**Consigne 1:**
Répondez à ces questions sur le texte consacré aux obsessionnels :
(a) Selon le texte, quels employés les obsessionnels font-ils excellemment ?
(b) Quelle peur agite constamment l'obsessionnel ?
(c) Comment le texte qualifie-t-il la pandémie actuelle pour les obsessionnels ?
**Consigne 2:**
Recopiez mot pour mot le passage du texte sur les obsessionnels qui commence aux mots « A mes yeux, les » et s'arrête après les mots « leur complète normalisation. ».
**Consigne 3:**
Poursuivez le texte sur les obsessionnels à la suite de sa dernière phrase.

**Texte fourni:**
A mes yeux, les obsessionnels, ce sont tout simplement des gens qui préfèrent renoncer au désir et à la vie, qui se barricadent même contre le risque de leur émergence. Ils sont les produits achevés de nos sociétés bureaucratiques, de l'administration générale de nos pensées et de nos sentiments, de leur complète normalisation.
Les obsessionnels sont de parfaits citoyens, ils font d'excellents fonctionnaires, méticuleux et organisés, avec des dossiers bien classés et une procédure pour chaque chose. C'est peu dire qu'ils sont bien adaptés, ils sont sur-adaptés. Le capitalisme aventure, initiative, c'est fini. On est rentrés dans l'ère du capitalisme obsessionnel avec l'infinie prolifération de normes et de règles, de business-plans et de tableaux de suivi et d'évaluation.
A titre individuel, des obsessionnels, on connaît surtout les manies, les rites compulsifs infinis.On en pratique tous d'ailleurs quelques-uns et c'est anecdotique. De petites bêtises quotidiennes prennent une importance démesurée, mon destin est suspendu à quelques rites ou un signe minuscule. L'obsessionnel est minimaliste, mais c'est tout l'ordre du monde qui est ici en jeu. Il s'agit de s'assurer de sa solidité, de son bon agencement, de sa sécurité. En fait, l'obsessionnel est constamment agité par la trouille que les échafaudages ne s'écroulent, qu'il y ait une faille dans le système, une faille au travers de laquelle s'engouffrera l'imprévu.
Les obsessionnels, ça produit ainsi beaucoup d'écolos avec leurs "petits gestes", leurs "grands déséquilibres", l'homme responsable (et donc coupable). Et puis aussi des "collapsologues" et des "complotistes". Et enfin, l'immense cohorte des victimes de toutes sortes, tous ceux qui se sentent continuellement menacés. Quant à la pandémie actuelle, c'est une période bénie pour les obsessionnels : les gestes barrières, l'humanité fautive.

**Enregistrements extraits:**
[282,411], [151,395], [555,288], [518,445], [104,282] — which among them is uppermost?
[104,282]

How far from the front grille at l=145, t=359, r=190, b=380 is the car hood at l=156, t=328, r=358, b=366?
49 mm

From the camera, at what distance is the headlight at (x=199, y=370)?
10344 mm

* * *

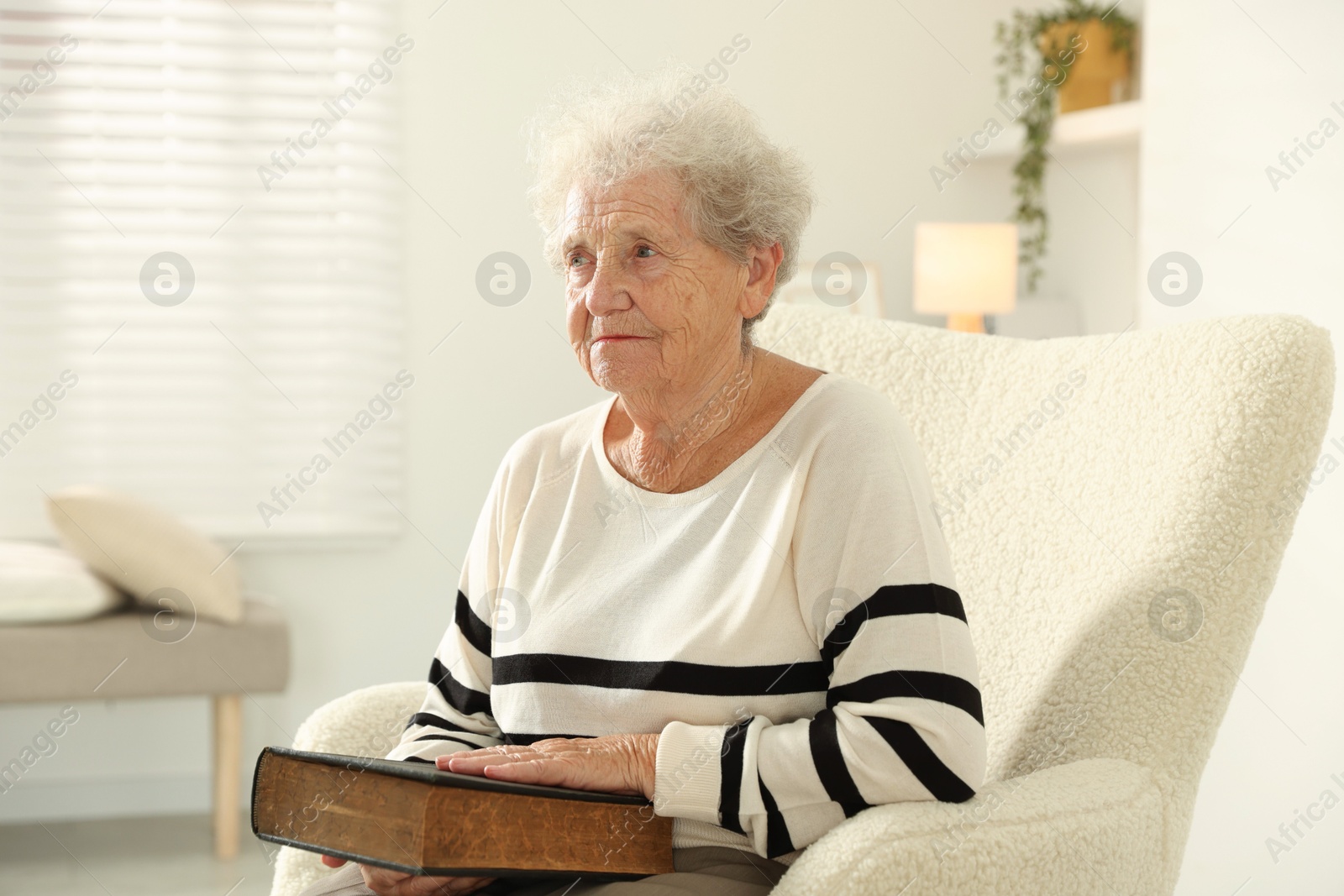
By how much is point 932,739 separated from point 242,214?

==

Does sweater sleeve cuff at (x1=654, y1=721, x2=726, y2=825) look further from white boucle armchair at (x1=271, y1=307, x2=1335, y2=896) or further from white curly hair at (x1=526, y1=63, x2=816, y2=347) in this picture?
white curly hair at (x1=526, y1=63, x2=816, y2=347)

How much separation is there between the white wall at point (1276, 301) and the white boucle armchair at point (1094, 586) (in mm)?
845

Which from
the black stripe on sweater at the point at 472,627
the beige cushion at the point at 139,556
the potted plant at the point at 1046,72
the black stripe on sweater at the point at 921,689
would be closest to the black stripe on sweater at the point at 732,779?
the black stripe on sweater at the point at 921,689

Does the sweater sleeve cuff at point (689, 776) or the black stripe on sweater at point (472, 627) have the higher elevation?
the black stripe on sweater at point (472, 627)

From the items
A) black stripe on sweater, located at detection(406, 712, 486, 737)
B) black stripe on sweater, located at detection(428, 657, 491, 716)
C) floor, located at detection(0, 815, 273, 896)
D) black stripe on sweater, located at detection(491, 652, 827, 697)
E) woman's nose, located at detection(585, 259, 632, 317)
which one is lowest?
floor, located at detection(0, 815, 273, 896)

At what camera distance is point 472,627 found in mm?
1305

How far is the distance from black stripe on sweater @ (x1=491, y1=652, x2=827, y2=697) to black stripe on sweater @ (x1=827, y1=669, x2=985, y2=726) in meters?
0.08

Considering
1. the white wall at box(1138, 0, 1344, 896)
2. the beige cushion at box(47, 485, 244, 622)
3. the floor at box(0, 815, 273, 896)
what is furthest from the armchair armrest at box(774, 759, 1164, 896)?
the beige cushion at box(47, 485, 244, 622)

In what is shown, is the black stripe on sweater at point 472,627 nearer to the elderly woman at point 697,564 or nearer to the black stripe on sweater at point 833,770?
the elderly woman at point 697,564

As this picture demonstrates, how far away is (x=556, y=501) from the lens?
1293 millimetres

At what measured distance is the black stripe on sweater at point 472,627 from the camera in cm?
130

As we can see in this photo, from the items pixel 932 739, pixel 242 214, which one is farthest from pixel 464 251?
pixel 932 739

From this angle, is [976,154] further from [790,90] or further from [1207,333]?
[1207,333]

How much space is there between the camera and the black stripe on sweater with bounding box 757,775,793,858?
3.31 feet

**Réponse attendue 1:**
(a) D'excellents fonctionnaires, méticuleux et organisés.
(b) La trouille que les échafaudages ne s'écroulent, qu'il y ait une faille dans le système par laquelle s'engouffrera l'imprévu.
(c) Une période bénie.

**Réponse attendue 2:**
A mes yeux, les obsessionnels, ce sont tout simplement des gens qui préfèrent renoncer au désir et à la vie, qui se barricadent même contre le risque de leur émergence. Ils sont les produits achevés de nos sociétés bureaucratiques, de l'administration générale de nos pensées et de nos sentiments, de leur complète normalisation.

**Réponse attendue 3:**
L'imprévu, c'est, pour l'humaine condition, d'abord la Mort, bien sûr, mais c'est aussi, à un premier degré, le désir puis la jouissance (le fameux couple Éros/Thanatos). Et c'est de cela dont l'obsessionnel ne veut justement absolument pas entendre parler. Ce qui terrorise l'obsessionnel, c'est la perte de son identité avec l'irruption du désir, son agitation, sa perturbation. La sexualité lui est un poids, un fardeau. Quant à l'amour, la passion, il faut surtout les éviter.
Si l'hystérique recherche sans fin son désir et sa réalisation, l'obsessionnel, lui, veut s'en prémunir absolument en le déclarant, d'emblée, tout simplement impossible. Il lui faut s'en protéger à tout prix mais, pour ça, il n'est jamais sûr que les barrières qu'il a érigées sont suffisantes, qu'elles ne vont pas céder sous la pression. C'est pourquoi il est dans le "doute permanent" : est-ce que les choses ne vont pas subitement se casser la gueule ?
La préoccupation première de l'obsessionnel, c'est d'abord celle d'un monde stable, immuable. Toute innovation devient alors impossible, irréalisable, à ses yeux. Il faut préserver le monde, obéir à la Nature, ne pas en transgresser les règles, ne pas sortir de sa coquille, de l'ordre établi. La répétition, la routine, c'est son refuge.
Une conversation avec un obsessionnel, c'est désespérant. Tout est d'emblée impossible. Il n'y a que des obstacles et pas de solutions. Avec un obsessionnel, vous êtes sûr d'aller déjeuner tous les dimanches chez vos beaux-parents et de passer toutes vos vacances à la Baule. Pas étonnant non plus que beaucoup d'obsessionnels soient des juristes mais des juristes "tordus" davantage préoccupés parce que l'on ne peut pas faire plutôt que par ce que l'on peut faire.
Inutile de préciser que l'obsessionnel répugne d'abord à l'action. A la question que faire ? il préfère ne pas apporter de réponse ou déléguer à l'autre la responsabilité du choix. Parce que décider, c'est s'exposer, c'est se mettre en jeu, risquer une partie de son existence. La procrastination infinie, c'est la marque de l'obsessionnel et d'ailleurs, il n'achève jamais rien. Tout reporter sans cesse, c'est sa manière d'éviter de réaliser ses désirs.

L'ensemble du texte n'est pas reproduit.